If Democrats, with a 60-vote majority in the Senate, had not been able to begin debate on the top Democratic policy priority in a generation -- well, that would have been a devastating turn of events, both for the party and for President Obama.
And yet just starting debate proved difficult, and only on the last day did the 60th Democratic vote fall in place in favor of beginning the process. I asked a high-ranking Republican Senate source whether it was really that hard to get the Democratic votes together.
Could it have been a media-fed story, with reporters looking to inject some unwarranted drama into the proceedings? No, I was told. "It really was that hard for them to get to 60 just to proceed," the source said.

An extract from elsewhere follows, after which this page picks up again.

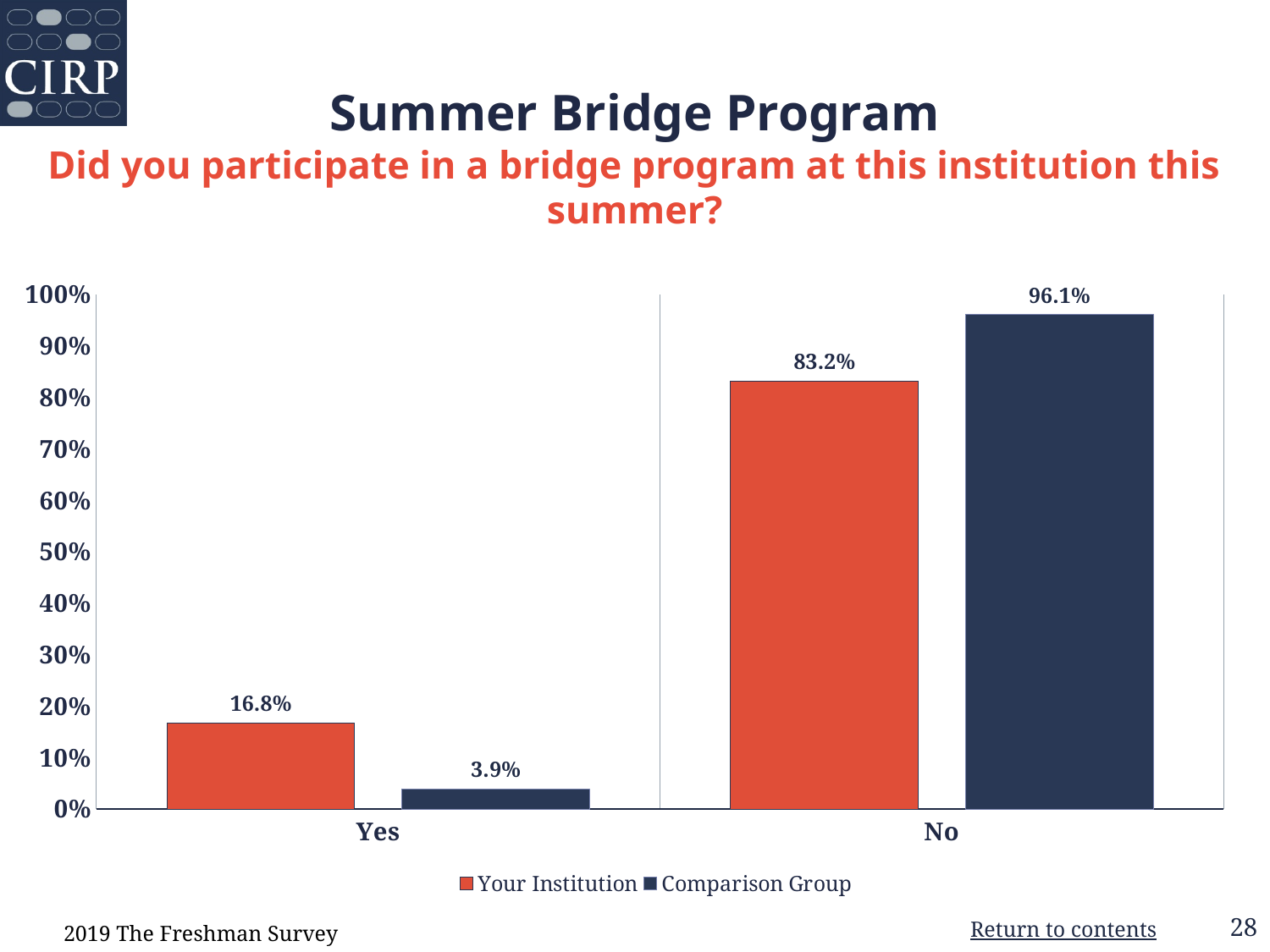
Which bar has the lowest value on the chart? Comparison Group, Yes What is the Comparison Group value for Yes? 3.9% For Yes, which is larger: Your Institution or the Comparison Group? Your Institution What kind of chart is shown on the slide? Bar chart How many response categories are shown on the x axis? 2 What percentage of Your Institution respondents answered Yes? 16.8% What is the difference between Your Institution and the Comparison Group for Yes? 12.9% How many series does the legend list? 2 Which bar has the highest value on the chart? Comparison Group, No What percentage of the Comparison Group answered No? 96.1% What is the difference between the Comparison Group and Your Institution for No? 12.9% What is the Your Institution value for No? 83.2%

"Very telling." And judging by the statements of four moderate Democrats -- Lieberman, Lincoln, Landrieu, and Nelson -- it will be far, far harder when the process comes to the really important vote, the one that would bring debate to a close and move on to an up-or-down vote on the Democrats' health care plan. On Saturday, all four of those Democrats publicly threatened to side with Republicans and kill the bill before it can move to a final vote, unless their concerns are met.
"If the bill remains where it is now, I will not be able to support a cloture motion before final passage," Sen. Joseph Lieberman said. "I'm prepared to vote against moving to the next stage of consideration as long as a government-run public option is included," said Sen. Blanche Lincoln.

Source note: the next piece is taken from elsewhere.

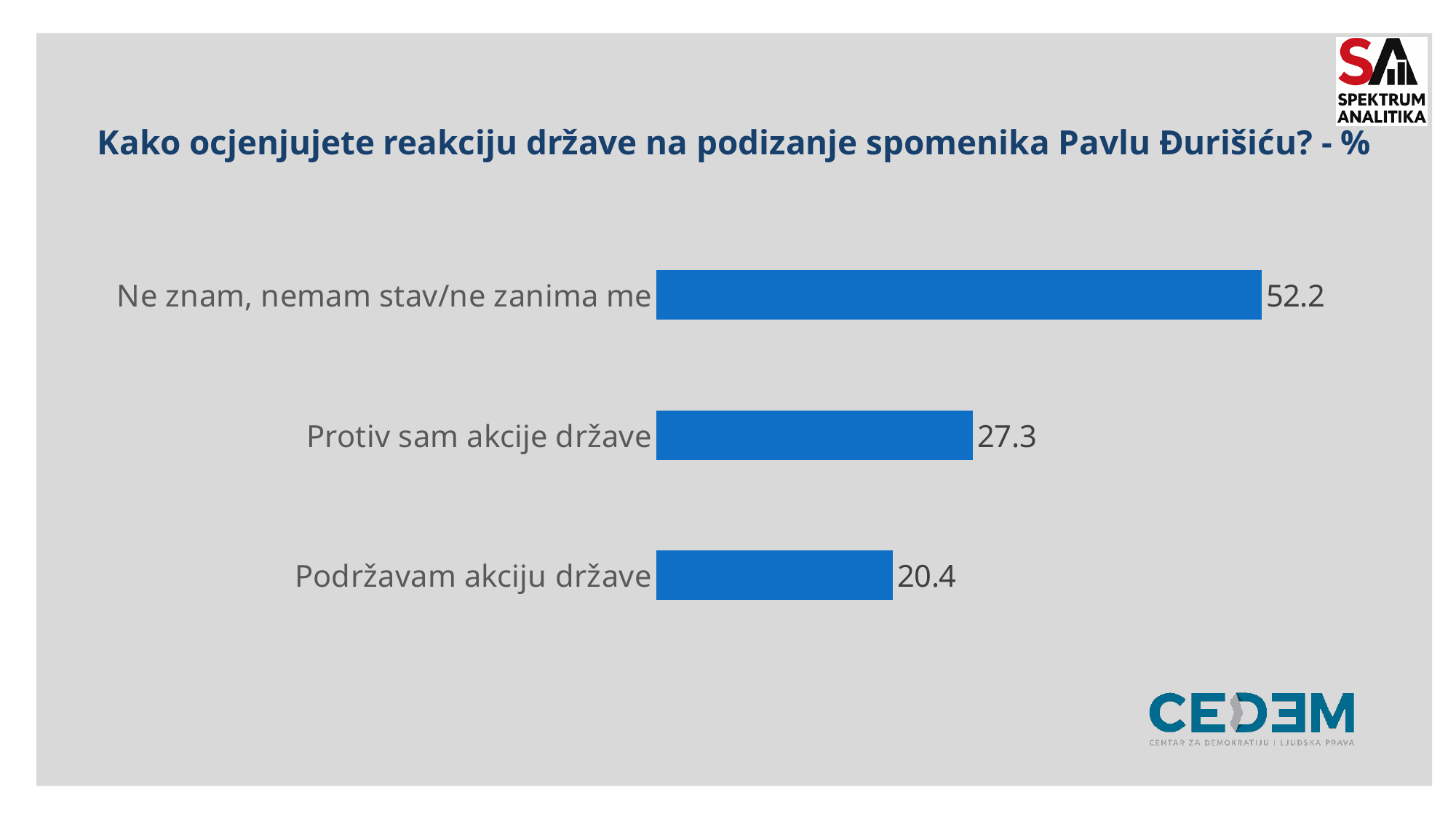
What is the value for "Protiv sam akcije države"? 27.3 What kind of chart is shown on the slide? Bar chart What is the difference between the values for "Ne znam, nemam stav/ne zanima me" and "Protiv sam akcije države"? 24.9 Which category has the lowest value? Podržavam akciju države What colour are the bars in the chart? Blue What is the value for "Podržavam akciju države"? 20.4 Which category has the highest value? Ne znam, nemam stav/ne zanima me Which is larger: the value for "Protiv sam akcije države" or "Podržavam akciju države"? Protiv sam akcije države How many categories are shown in the chart? 3 What is the value for "Ne znam, nemam stav/ne zanima me"? 52.2 What is the title of the chart? Kako ocjenjujete reakciju države na podizanje spomenika Pavlu Đurišiću? - % What is the difference between the values for "Protiv sam akcije države" and "Podržavam akciju države"? 6.9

"My vote to move forward on this important debate should in no way be construed by the supporters of this current framework as an indication of how I might vote as this debate comes to an end," said Sen. Mary Landrieu. And Sen. Ben Nelson said he will "oppose the second cloture motion -- needing 60 votes -- to end debate, and oppose the final bill" if major changes are not made."

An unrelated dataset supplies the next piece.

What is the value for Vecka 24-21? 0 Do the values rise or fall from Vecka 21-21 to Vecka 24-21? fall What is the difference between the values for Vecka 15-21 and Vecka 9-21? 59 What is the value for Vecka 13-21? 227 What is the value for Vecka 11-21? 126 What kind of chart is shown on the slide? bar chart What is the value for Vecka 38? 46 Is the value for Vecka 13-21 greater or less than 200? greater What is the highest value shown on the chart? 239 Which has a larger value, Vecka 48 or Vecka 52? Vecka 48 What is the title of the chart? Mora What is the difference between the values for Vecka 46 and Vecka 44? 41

So now the real battle begins.
As I said before Both Laudrieu and Lincoln can basically kiss their ample rear ends goodbye.
Pundits said that voting to proceed would be a "safe vote" and wouldn't hurt their political chances. But that's nonsense. Both are facing daunting odds in retaining their seats and both had receive the message from constituents that they were not to support this bill in any measure.
We know that Laudrieu was "paid off" and has other campaign corruption problems, and we've yet to find out what Lincoln received. Nevertheless York is right that this vote was ridiculously weak for the Democrats, much like the squeaker in the House.
NOTHING is a done deal yet and we have a very good chance of derailing this mess before it gets any further.
But we'll have to get busy. It's more than just emails and faxes - although that's important to. It's about "getting in their face", and that means to get nasty. NOTHING has ever been more important to fight about in this country.
We are witnessing the minority - that's the people who truly want government run health care - running over the majority - that's the people who don't.
We need to get that majority up and at 'em. We need to keep this evil stalled at least through Summer of 2010. By then the elections loom and we stand to gain 50+ seats and thus the power to finally nail the coffin on this power grab.